# Deploy a model to online endpoints using Triton
Learn how to deploy a model using Triton as an online endpoint in Azure Machine Learning.

Triton is multi-framework, open-source software that is optimized for inference. It supports popular machine learning frameworks like TensorFlow, ONNX Runtime, PyTorch, NVIDIA TensorRT, and more. It can be used for your CPU or GPU workloads.

## Prerequisites

* To use Azure Machine Learning, you must have an Azure subscription. If you don't have an Azure subscription, create a free account before you begin. Try the [free or paid version of Azure Machine Learning](https://azure.microsoft.com/free/).

* Install and configure the [Python SDK v2](sdk/setup.sh).

* You must have an Azure resource group, and you (or the service principal you use) must have Contributor access to it.

* You must have an Azure Machine Learning workspace. 

### Please note, for Triton no-code-deployment, testing via local endpoints is currently not supported, so this tutorial will only show how to set up on online endpoint.

# 1. Connect to Azure Machine Learning Workspace

The [workspace](https://docs.microsoft.com/en-us/azure/machine-learning/concept-workspace) is the top-level resource for Azure Machine Learning, providing a centralized place to work with all the artifacts you create when you use Azure Machine Learning. In this section we will connect to the workspace in which the job will be run.

In [49]:
# Install requirements (Remove)

#import sys
#!{sys.executable} -m pip install azure-ai-ml



In [50]:
# Import required libraries
from azure.ai.ml import MLClient
from azure.ai.ml.entities import (
    ManagedOnlineEndpoint,
    ManagedOnlineDeployment,
    Model,
    Environment,
    CodeConfiguration,
)

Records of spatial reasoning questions
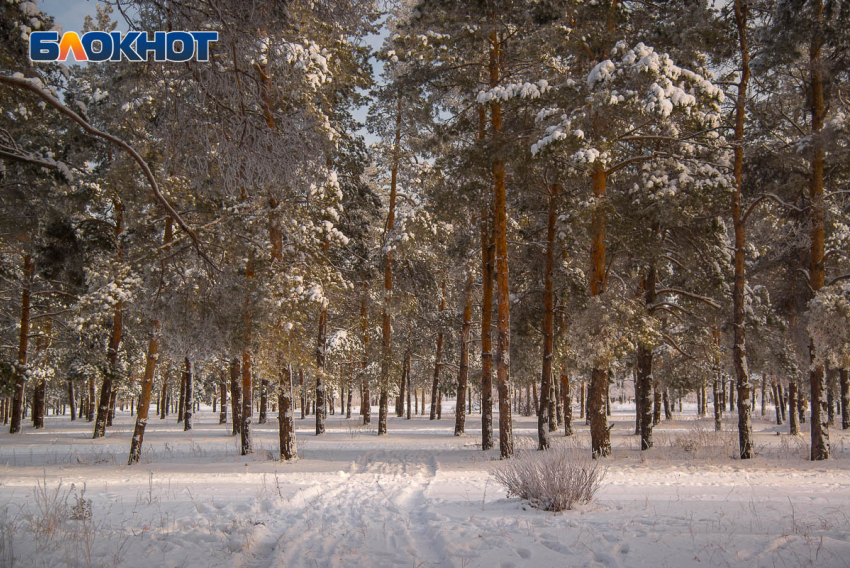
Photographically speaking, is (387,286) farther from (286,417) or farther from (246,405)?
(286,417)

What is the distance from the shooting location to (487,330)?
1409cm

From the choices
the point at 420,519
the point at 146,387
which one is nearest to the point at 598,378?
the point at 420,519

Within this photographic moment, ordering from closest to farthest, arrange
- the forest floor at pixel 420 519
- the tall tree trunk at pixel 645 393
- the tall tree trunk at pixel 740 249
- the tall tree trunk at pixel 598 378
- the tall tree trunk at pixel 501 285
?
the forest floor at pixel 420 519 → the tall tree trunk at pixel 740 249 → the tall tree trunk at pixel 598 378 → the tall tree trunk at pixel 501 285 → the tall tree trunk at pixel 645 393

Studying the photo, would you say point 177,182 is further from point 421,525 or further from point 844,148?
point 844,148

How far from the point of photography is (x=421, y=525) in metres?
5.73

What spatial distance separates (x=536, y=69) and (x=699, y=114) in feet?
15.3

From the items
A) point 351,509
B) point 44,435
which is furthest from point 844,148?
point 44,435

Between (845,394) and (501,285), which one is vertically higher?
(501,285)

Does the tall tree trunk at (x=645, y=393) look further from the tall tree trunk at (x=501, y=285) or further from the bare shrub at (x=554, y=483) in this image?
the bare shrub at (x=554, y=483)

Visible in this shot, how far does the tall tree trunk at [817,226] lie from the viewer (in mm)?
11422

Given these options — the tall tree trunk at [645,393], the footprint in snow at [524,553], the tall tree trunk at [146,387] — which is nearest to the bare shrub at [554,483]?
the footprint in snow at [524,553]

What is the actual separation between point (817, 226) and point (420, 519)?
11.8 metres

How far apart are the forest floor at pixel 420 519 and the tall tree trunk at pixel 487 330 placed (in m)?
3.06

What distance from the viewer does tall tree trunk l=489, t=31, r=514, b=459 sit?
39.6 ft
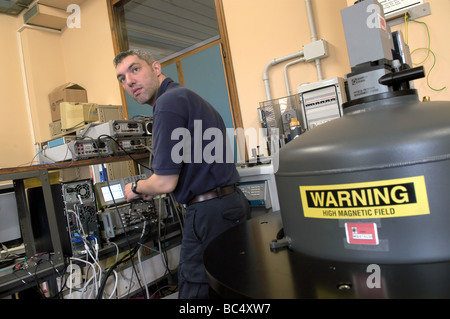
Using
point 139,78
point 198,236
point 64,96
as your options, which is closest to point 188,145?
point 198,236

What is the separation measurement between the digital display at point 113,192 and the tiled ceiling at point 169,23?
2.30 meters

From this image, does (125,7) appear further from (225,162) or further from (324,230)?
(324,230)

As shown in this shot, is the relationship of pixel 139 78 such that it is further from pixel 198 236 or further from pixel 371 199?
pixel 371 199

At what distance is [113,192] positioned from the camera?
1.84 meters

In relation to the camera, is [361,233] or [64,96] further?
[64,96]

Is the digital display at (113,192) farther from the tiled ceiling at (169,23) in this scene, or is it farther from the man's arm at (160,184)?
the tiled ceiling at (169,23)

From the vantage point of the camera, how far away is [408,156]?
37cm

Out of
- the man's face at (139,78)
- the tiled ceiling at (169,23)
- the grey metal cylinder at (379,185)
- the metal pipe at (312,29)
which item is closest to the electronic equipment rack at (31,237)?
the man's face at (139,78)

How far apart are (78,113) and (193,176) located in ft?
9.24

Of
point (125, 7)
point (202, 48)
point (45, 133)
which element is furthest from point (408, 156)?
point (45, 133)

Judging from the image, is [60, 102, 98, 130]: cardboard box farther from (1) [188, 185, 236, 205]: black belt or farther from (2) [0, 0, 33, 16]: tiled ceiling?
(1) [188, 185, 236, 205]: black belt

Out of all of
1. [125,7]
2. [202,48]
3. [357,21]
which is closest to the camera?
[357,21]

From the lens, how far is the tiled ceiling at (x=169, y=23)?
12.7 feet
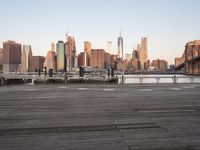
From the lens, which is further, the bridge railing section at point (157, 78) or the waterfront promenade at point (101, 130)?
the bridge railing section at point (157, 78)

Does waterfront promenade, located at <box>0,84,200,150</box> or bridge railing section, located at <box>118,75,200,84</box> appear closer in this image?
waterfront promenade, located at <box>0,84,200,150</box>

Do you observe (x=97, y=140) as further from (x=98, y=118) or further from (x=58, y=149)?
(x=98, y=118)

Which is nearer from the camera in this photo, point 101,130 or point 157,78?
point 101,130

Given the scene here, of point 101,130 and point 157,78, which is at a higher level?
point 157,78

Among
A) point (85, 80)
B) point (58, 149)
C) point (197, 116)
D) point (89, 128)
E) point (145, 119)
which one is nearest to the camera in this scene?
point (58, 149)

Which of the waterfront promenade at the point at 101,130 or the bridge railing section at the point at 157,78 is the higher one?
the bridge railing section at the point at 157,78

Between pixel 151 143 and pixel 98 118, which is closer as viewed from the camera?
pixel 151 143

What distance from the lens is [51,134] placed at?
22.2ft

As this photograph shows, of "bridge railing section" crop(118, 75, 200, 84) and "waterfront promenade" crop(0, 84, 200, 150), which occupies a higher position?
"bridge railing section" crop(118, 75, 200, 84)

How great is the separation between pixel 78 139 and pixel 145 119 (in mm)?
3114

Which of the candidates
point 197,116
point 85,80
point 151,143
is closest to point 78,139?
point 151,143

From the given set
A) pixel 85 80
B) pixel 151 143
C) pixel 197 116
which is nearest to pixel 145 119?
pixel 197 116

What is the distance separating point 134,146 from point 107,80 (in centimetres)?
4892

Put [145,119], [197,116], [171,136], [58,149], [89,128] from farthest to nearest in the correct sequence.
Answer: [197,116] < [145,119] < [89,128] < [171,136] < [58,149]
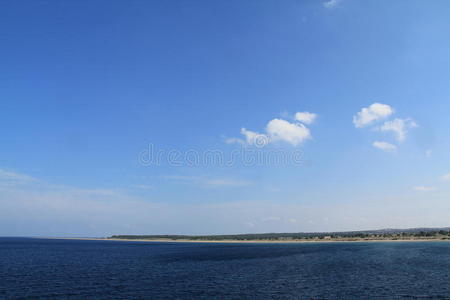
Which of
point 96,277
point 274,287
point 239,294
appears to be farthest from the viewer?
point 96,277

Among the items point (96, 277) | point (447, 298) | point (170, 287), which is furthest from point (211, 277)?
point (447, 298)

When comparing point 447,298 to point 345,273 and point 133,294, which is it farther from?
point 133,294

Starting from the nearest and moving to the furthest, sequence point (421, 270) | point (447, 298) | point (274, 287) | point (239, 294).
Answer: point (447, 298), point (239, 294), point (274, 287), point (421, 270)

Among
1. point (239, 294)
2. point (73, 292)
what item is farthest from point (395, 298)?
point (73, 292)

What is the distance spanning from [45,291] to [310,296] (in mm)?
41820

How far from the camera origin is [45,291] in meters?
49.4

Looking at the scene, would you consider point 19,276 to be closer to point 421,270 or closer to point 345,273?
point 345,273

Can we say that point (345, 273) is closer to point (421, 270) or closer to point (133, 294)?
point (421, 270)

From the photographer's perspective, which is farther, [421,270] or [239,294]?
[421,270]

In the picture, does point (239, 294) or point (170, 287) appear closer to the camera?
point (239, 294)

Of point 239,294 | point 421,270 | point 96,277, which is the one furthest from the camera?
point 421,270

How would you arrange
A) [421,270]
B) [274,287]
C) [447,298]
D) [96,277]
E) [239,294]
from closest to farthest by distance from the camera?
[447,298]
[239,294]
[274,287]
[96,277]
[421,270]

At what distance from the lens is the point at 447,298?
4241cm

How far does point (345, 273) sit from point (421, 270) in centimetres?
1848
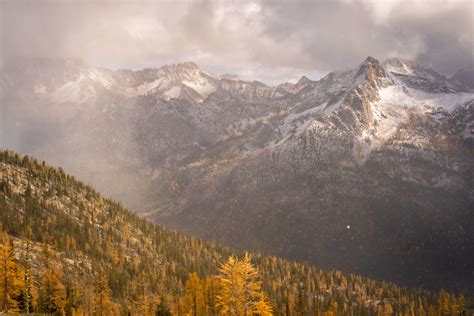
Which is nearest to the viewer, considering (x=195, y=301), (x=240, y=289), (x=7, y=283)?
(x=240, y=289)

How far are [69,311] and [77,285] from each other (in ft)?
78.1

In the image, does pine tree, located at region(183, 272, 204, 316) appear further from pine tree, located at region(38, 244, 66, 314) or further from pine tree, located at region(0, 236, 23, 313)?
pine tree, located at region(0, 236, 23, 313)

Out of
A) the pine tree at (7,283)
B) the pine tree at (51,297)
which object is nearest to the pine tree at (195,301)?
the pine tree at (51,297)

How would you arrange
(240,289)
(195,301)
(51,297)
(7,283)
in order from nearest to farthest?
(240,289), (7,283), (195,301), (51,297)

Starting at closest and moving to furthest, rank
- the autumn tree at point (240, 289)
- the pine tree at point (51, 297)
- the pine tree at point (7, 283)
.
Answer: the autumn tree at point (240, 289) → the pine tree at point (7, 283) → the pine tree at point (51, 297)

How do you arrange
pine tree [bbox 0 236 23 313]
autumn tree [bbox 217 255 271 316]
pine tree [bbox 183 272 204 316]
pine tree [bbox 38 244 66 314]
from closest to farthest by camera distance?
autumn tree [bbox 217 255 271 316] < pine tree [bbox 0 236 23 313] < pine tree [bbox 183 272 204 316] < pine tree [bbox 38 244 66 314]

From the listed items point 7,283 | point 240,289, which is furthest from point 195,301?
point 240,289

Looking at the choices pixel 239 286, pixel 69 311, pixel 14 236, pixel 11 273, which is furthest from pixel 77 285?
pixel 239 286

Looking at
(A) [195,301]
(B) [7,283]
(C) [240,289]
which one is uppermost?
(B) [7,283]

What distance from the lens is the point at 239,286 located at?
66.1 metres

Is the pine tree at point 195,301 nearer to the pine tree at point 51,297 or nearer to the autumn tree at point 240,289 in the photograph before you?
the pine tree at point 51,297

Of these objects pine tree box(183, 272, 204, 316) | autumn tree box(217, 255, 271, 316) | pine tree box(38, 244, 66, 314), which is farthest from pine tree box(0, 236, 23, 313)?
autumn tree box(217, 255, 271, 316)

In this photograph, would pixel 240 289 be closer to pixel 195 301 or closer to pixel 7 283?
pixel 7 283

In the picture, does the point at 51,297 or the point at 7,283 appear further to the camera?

▸ **WRITTEN INSTRUCTION 1**
Answer these questions from the Triton deployment tutorial.
(a) Which machine learning frameworks does the tutorial name as supported by Triton?
(b) What level of access to the Azure resource group is required?
(c) What kind of testing is currently not supported for Triton no-code deployment?
▸ **WRITTEN INSTRUCTION 2**
Transcribe part of the Triton deployment tutorial, beginning at the words "Triton is multi-framework, open-source" and stopping after "[Python SDK v2](sdk/setup.sh).".
▸ **WRITTEN INSTRUCTION 3**
Pick up the Triton deployment tutorial after its last line and continue it.
The material is separate from the Triton deployment tutorial and has no connection to it.

▸ **RIGHT ANSWER 1**
(a) TensorFlow, ONNX Runtime, PyTorch, and NVIDIA TensorRT, among others.
(b) Contributor access.
(c) Testing via local endpoints.

▸ **RIGHT ANSWER 2**
Triton is multi-framework, open-source software that is optimized for inference. It supports popular machine learning frameworks like TensorFlow, ONNX Runtime, PyTorch, NVIDIA TensorRT, and more. It can be used for your CPU or GPU workloads.

## Prerequisites

* To use Azure Machine Learning, you must have an Azure subscription. If you don't have an Azure subscription, create a free account before you begin. Try the [free or paid version of Azure Machine Learning](https://azure.microsoft.com/free/).

* Install and configure the [Python SDK v2](sdk/setup.sh).

▸ **RIGHT ANSWER 3**
from azure.identity import DefaultAzureCredential, InteractiveBrowserCredential, AzureCliCredential

## 1.2. Configure workspace details and get a handle to the workspace

To connect to a workspace, we need identifier parameters - a subscription, resource group and workspace name. We will use these details in the `MLClient` from `azure.ai.ml` to get a handle to the required Azure Machine Learning workspace. We use the default [default azure authentication](https://docs.microsoft.com/en-us/python/api/azure-identity/azure.identity.defaultazurecredential?view=azure-python) for this tutorial. Check the [configuration notebook](../../jobs/configuration.ipynb) for more details on how to configure credentials and connect to a workspace.

In [51]:
# enter details of your AML workspace
subscription_id = "f57ce3c6-5c6f-4f1e-8cba-b782d8974590" # Remove
resource_group = "rg-azureml-pg" # Remove
workspace = "aml-pg-01" # Remove

In [52]:
!az login --use-device-code

# get a handle to the workspace
ml_client = MLClient(
    AzureCliCredential(), subscription_id, resource_group, workspace # Restore to default
)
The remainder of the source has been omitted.